### Your goal
Whenever a line of the records below contains the word "States", copy that line.

### Source data
--*--

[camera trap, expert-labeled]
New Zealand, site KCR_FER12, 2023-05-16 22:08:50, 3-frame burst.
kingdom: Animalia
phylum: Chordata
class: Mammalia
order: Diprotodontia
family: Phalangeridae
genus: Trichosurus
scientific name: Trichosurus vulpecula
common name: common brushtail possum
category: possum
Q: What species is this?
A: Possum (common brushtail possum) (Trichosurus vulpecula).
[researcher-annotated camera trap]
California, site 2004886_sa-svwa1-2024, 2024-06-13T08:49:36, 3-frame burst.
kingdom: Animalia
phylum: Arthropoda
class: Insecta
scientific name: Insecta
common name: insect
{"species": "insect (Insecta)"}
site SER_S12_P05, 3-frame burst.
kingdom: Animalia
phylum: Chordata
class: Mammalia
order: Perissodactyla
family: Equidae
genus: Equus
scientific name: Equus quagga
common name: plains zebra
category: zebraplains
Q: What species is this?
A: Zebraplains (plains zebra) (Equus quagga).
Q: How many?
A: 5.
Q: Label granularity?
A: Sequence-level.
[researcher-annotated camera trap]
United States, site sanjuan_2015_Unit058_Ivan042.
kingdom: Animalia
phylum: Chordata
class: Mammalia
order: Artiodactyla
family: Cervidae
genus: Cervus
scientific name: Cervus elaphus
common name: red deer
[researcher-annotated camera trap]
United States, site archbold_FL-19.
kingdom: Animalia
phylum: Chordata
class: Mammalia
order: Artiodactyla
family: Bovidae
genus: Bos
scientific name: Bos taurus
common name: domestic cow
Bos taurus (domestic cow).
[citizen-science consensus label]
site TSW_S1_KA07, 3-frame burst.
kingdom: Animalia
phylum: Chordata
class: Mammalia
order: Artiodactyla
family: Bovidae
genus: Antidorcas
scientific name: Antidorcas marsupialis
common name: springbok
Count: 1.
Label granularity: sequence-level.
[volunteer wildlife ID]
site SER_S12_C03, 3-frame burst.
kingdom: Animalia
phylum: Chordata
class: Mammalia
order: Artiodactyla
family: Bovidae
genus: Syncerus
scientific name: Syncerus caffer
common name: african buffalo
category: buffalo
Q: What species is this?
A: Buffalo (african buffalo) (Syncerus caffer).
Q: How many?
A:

--*--

### Final answer
United States, site sanjuan_2015_Unit058_Ivan042.
United States, site archbold_FL-19.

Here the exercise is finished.